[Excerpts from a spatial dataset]
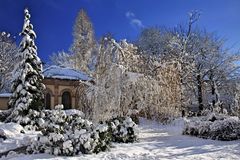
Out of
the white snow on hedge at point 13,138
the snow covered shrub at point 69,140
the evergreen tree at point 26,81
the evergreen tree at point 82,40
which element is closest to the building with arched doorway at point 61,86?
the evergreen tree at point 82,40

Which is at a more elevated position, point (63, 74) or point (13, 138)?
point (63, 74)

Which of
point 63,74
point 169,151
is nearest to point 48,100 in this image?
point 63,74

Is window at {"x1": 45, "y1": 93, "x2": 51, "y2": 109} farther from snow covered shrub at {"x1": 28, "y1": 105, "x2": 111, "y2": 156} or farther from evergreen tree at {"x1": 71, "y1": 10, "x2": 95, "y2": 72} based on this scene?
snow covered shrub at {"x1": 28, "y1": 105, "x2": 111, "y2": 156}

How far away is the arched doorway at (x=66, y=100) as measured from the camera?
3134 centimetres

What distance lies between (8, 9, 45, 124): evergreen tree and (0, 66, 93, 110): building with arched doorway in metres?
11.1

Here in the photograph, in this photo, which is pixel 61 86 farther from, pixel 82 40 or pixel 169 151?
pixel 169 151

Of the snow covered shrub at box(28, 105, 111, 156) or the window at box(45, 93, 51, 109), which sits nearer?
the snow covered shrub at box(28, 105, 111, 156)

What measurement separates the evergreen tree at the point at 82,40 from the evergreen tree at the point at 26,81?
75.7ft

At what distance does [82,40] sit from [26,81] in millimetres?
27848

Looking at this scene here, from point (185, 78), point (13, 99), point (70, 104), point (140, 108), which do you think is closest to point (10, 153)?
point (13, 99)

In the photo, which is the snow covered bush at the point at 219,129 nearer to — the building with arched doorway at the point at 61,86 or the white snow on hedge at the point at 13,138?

## [SET TASK]
Reproduce all of the data above word for word, omitting the pictures.

## [IN RESPONSE]
Out of
the white snow on hedge at point 13,138
the snow covered shrub at point 69,140
the evergreen tree at point 26,81
the evergreen tree at point 82,40
which element is closest to the building with arched doorway at point 61,86?
the evergreen tree at point 82,40

Which is at a more elevated position, point (63, 74) or point (13, 138)?
point (63, 74)

Which of
point 63,74
point 169,151
is nearest to point 48,100 in this image?
point 63,74

Is window at {"x1": 45, "y1": 93, "x2": 51, "y2": 109} farther from snow covered shrub at {"x1": 28, "y1": 105, "x2": 111, "y2": 156} or farther from evergreen tree at {"x1": 71, "y1": 10, "x2": 95, "y2": 72} based on this scene?
snow covered shrub at {"x1": 28, "y1": 105, "x2": 111, "y2": 156}

How far away is the arched doorway at (x=66, y=100) as measured from the camera?
3134 centimetres

What distance lies between (8, 9, 45, 124): evergreen tree and (0, 66, 93, 110): building with arched doorway in metres?
11.1

Here in the photograph, in this photo, which is pixel 61 86 farther from, pixel 82 40 or pixel 169 151?
pixel 169 151

Of the snow covered shrub at box(28, 105, 111, 156) or the window at box(45, 93, 51, 109), which sits nearer?
the snow covered shrub at box(28, 105, 111, 156)

What measurement separates the evergreen tree at the point at 82,40 from the evergreen tree at the point at 26,81?
75.7ft

At what distance does [82,40] sit from [26,81] in millimetres?
27848

Looking at this scene here, from point (185, 78), point (13, 99), point (70, 104), point (140, 108), which do you think is closest to point (10, 153)?
point (13, 99)

In the photo, which is the snow covered bush at the point at 219,129 nearer to — the building with arched doorway at the point at 61,86 or the white snow on hedge at the point at 13,138?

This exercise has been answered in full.